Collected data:
------------------------------

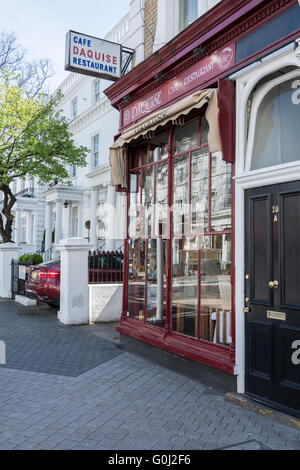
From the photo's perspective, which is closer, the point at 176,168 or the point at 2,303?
the point at 176,168

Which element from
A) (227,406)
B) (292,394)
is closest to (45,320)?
(227,406)

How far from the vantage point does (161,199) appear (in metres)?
6.77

------------------------------

Work instructions –
Copy out the lines above word for word, leaving out the pictures.

The output –
From the photo's perspective, which is closer, the point at 176,168 or the point at 2,303?
the point at 176,168

Which element from
A) (227,406)
B) (292,394)
is closest to (45,320)?
(227,406)

How far from the vantage point does (161,199) appear (in metres)?
6.77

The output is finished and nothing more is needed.